*** Given entries ***

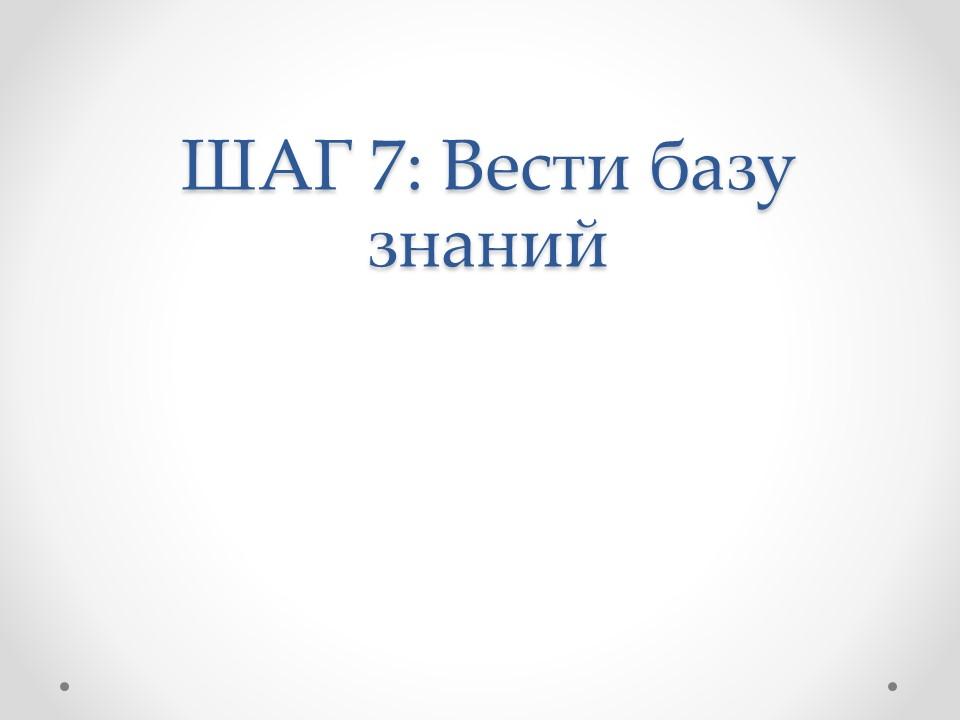 slide32-7-shagov-k-uluchsheniyu-vzaimodejstviya-v-komande-testirovaniya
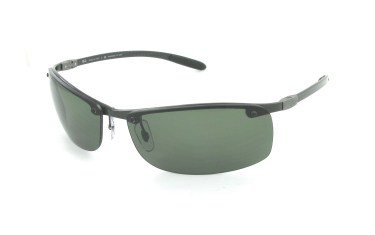 Ray Ban en vente sur Optical Center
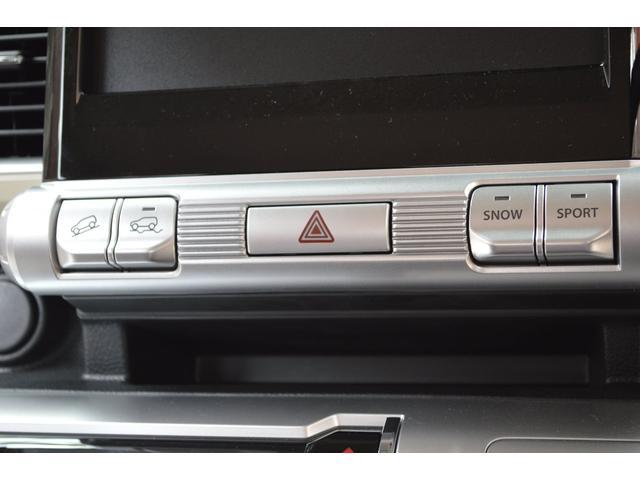 ハイブリッドMZ スターシルバーエディション4WDターボワンオーナー車セーフティパッケージデュアルセンサーブレーキ後退時ブレーキサポートLEDライトクルーズコントロール横滑り防止装置(21枚目)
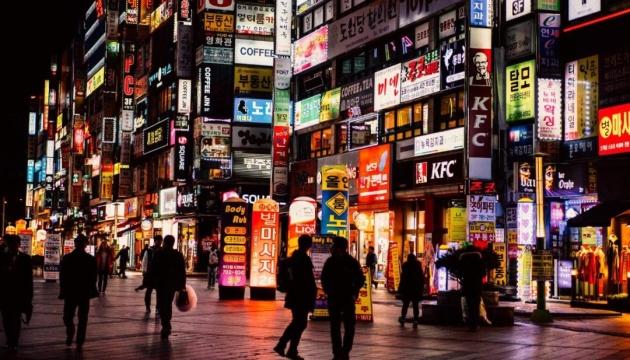 Корея слідом за Японією оголосила «вуглецеву нейтральність» за 30 років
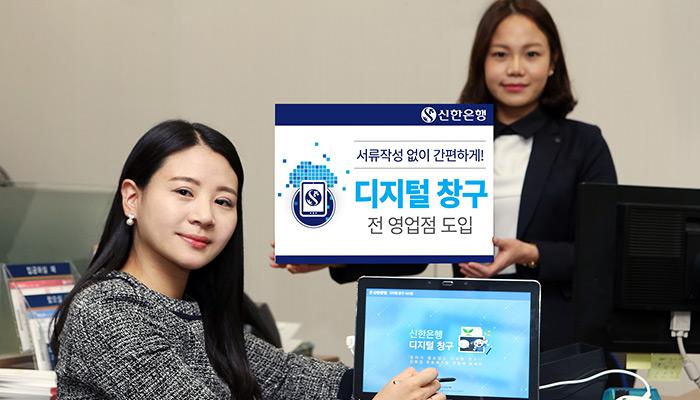 신한은행 디지털 창구
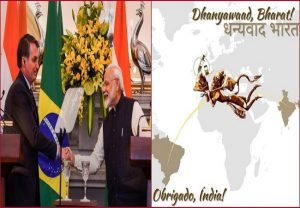 Honour is ours, says PM Modi as Brazil President thanks India for 'Sanjeevni Booti' against Covid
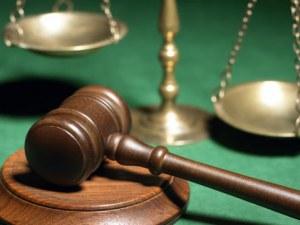 Дежурство от вкъщи се счита за работно време, реши съда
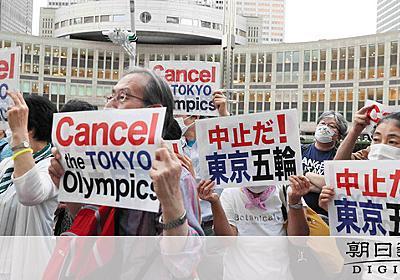 五輪反対、戦前も64年も 上書きされる「国民的記憶」 - 東京オリンピック:朝日新聞デジタル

***

■ Exercise
Give again the lines from the line that contains "Дежурство от вкъщи" through the last line of the material above, exactly and with both ends included. Omit the pictures.

■ Exercise solution
 Дежурство от вкъщи се счита за работно време, реши съда
 五輪反対、戦前も64年も 上書きされる「国民的記憶」 - 東京オリンピック:朝日新聞デジタル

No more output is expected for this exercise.